:: RECORDS SUPPLIED ::
══════════

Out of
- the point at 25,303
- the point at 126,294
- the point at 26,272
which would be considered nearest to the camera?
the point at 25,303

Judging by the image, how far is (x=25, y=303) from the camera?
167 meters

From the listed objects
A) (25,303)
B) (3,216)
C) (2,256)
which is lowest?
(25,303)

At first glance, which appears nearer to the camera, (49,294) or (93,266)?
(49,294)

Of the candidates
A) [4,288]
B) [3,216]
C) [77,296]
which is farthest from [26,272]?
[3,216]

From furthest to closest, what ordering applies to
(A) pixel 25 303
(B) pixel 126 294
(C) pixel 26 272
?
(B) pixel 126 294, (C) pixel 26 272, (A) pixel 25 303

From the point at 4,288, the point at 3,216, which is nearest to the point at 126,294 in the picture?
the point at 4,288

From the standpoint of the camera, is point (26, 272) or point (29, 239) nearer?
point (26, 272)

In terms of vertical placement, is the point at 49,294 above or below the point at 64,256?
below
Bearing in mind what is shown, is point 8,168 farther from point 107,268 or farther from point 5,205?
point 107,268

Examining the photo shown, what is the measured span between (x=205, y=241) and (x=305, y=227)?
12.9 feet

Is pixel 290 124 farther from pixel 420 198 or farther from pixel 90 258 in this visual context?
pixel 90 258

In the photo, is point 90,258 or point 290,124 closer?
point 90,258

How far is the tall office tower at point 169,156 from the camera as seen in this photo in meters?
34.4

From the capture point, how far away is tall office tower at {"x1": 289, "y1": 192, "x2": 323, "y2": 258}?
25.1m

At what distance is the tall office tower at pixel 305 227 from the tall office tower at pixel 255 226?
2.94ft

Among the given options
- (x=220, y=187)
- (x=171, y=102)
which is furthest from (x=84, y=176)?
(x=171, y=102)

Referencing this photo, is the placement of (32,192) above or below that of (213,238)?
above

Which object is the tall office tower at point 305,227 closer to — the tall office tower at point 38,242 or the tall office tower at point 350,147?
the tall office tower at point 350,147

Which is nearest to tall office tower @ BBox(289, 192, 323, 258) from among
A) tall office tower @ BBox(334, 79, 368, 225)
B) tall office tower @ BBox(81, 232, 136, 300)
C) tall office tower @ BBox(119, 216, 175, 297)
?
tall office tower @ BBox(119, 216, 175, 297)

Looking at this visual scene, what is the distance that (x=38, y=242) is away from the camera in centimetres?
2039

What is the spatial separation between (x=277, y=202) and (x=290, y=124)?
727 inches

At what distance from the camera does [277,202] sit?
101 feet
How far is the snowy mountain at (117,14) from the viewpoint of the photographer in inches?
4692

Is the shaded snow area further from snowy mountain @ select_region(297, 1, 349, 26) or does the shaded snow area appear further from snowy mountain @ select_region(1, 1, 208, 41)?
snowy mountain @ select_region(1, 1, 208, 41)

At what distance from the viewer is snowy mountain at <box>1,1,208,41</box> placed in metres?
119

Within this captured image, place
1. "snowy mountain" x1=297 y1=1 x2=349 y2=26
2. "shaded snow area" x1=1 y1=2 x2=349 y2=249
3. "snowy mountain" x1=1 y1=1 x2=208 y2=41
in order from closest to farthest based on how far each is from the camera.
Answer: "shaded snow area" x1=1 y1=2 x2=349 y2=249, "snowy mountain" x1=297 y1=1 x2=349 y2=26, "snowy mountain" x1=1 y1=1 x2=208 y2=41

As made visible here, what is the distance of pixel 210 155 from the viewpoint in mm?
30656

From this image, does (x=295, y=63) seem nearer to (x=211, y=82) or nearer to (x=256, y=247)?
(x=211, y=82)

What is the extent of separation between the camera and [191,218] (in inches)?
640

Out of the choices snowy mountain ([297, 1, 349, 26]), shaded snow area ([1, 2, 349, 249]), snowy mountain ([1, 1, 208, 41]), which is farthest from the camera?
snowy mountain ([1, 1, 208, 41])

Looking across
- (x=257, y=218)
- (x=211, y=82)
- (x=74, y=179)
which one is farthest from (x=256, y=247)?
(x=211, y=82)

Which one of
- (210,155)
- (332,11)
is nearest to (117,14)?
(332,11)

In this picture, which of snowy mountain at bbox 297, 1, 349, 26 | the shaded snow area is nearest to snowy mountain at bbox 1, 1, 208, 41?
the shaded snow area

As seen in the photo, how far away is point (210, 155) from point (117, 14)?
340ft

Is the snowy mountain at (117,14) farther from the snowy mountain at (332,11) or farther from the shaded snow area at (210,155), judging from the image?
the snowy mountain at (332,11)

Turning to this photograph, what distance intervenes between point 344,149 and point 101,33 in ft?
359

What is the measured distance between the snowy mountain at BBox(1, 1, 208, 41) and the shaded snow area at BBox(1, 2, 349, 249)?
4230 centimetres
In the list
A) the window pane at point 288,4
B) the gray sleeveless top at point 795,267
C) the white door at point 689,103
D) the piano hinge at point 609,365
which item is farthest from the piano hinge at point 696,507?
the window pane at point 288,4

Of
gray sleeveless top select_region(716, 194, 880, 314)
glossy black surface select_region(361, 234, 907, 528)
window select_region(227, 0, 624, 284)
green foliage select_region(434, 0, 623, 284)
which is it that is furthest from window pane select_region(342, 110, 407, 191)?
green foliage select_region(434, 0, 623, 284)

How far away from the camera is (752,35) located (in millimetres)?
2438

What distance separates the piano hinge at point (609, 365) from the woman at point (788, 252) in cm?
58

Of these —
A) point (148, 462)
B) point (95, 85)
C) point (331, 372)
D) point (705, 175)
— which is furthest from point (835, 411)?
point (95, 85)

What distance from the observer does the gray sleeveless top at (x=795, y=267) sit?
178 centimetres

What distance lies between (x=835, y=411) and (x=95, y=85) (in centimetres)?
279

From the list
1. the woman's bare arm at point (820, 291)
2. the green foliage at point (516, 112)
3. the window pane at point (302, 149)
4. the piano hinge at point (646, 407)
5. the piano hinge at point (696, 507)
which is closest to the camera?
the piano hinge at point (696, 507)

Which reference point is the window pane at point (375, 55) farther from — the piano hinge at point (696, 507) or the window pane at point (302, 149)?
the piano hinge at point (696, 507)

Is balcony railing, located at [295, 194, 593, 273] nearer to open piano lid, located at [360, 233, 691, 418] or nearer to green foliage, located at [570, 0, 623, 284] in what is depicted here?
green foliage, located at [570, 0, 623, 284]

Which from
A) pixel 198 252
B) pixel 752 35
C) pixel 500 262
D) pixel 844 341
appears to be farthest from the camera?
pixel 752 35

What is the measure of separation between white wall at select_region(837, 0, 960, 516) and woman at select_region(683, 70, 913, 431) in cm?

══════════

:: EXERCISE DETAILS ::
Starting with the line that contains "What distance from the observer", output every line through the end of the listing above, unchanged.

:: RESULT OF THIS EXERCISE ::
What distance from the observer does the gray sleeveless top at (x=795, y=267) sit?
178 centimetres

What distance lies between (x=835, y=411) and (x=95, y=85) (in centimetres)?
279

From the list
1. the woman's bare arm at point (820, 291)
2. the green foliage at point (516, 112)
3. the window pane at point (302, 149)
4. the piano hinge at point (646, 407)
5. the piano hinge at point (696, 507)
which is closest to the camera?
the piano hinge at point (696, 507)

Which reference point is the window pane at point (375, 55) farther from — the piano hinge at point (696, 507) or the window pane at point (302, 149)?
the piano hinge at point (696, 507)

Is balcony railing, located at [295, 194, 593, 273] nearer to open piano lid, located at [360, 233, 691, 418] or nearer to green foliage, located at [570, 0, 623, 284] in what is depicted here?
green foliage, located at [570, 0, 623, 284]

Which from
A) pixel 198 252
B) pixel 752 35
C) pixel 500 262
D) pixel 844 341
appears to be farthest from the camera?
pixel 752 35

What is the measure of separation between white wall at select_region(837, 0, 960, 516) and woman at select_region(683, 70, 913, 431) in cm?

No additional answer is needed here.